His eyes were on her lips and she smirked before tucking a finger in her mouth to lick off some of the chocolate.
“There’s a thin line between persistence and insanity. Tryin’ the same thing over and over expectin’ a different result, and all that.”
“True.” He nodded at her before averting his eyes. “Insanity would explain a lot about me, actually.” The sentence was muttered in a much darker tone than any of his flirting, and she didn’t like the change. She scoured her mind to think of anything else to talk about.
“Well, except for the insanity part, tryin’ your best to make things work is better than just givin’ up, at least.”
He tilted his head, his lips in a thin grim line. “But, that’s not always true… is it? I think you know that now.”
His words brought that darkness in her life back to the forefront of her mind and she felt her good mood shutter closed. “Good point. Maybe I need to break free from that particular line of thinkin’. It nearly got me killed.”
It took Wes stilling beside her to realize what she’d said. The admission had surprised her probably just as much as it had him. She could tell that both of them were waiting for the other to speak, to figure out how to navigate the truth of her poor choices and misguided determination. After a moment of silence for the life she’d had, she finally spoke.
“I-I don’t think I’ve ever actually said those words... out loud.” She swallowed and collapsed back against the counter.

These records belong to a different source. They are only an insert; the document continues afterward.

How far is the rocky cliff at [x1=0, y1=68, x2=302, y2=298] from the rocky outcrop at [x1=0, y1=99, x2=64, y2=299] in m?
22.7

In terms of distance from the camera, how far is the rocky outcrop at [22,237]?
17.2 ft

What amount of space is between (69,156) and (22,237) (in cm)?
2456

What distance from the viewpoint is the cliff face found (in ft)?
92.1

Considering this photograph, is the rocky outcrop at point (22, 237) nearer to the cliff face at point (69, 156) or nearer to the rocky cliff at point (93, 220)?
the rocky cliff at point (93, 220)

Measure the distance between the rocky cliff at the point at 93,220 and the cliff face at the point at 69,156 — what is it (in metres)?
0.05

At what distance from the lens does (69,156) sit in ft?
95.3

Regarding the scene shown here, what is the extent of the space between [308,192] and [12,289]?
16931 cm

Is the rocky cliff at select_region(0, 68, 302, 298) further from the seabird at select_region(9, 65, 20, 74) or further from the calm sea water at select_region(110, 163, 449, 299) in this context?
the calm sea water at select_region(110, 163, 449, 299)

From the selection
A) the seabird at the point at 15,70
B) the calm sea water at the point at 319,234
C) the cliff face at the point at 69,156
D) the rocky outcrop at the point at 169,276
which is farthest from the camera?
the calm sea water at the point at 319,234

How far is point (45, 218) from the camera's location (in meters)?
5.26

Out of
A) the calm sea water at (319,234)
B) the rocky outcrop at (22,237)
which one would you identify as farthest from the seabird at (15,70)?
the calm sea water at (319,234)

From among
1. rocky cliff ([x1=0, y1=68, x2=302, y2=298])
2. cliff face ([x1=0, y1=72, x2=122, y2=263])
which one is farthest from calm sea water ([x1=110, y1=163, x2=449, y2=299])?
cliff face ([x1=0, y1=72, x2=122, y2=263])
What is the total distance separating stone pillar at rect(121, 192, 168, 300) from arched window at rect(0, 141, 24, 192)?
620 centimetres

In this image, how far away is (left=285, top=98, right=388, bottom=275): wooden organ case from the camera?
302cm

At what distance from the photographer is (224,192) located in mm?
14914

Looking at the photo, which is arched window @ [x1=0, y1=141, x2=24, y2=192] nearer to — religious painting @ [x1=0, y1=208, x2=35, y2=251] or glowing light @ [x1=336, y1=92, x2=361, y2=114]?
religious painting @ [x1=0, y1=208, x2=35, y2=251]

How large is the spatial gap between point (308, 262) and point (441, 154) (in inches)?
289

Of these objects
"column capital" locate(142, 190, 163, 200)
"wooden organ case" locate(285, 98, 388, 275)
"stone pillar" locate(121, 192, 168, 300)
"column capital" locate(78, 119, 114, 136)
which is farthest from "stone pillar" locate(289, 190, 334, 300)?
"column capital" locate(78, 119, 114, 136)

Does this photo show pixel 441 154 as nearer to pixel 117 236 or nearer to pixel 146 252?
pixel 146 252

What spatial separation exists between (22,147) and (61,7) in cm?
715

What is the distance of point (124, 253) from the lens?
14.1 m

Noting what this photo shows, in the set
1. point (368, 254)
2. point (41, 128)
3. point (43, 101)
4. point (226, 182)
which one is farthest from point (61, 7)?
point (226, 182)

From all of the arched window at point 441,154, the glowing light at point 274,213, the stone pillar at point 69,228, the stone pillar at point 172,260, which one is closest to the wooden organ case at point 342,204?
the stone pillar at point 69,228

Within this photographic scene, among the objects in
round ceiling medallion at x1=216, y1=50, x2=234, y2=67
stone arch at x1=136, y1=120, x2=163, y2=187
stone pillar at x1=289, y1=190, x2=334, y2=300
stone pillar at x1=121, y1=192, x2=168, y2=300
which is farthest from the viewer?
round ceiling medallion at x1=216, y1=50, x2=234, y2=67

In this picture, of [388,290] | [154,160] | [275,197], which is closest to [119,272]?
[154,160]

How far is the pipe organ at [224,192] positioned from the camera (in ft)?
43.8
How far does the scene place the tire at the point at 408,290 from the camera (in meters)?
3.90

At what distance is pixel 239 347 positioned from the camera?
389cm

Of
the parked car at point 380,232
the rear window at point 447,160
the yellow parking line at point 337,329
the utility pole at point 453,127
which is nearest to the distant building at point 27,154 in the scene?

Wes’s arm curved around her back and he pulled her into his chest, closing the distance between them but giving her the emotional space to continue talking.
“I was with that man... Tryin’ with him off and on for five years. I hoped and wished for Thea to have the life I did… before my daddy passed.” She sighed. “He was my world, ya know? Momma’s too. When he was gone, so was the woman I’d grown up lovin’, and I got lost, too. So I always wanted the life my daddy gave me, for Thea.”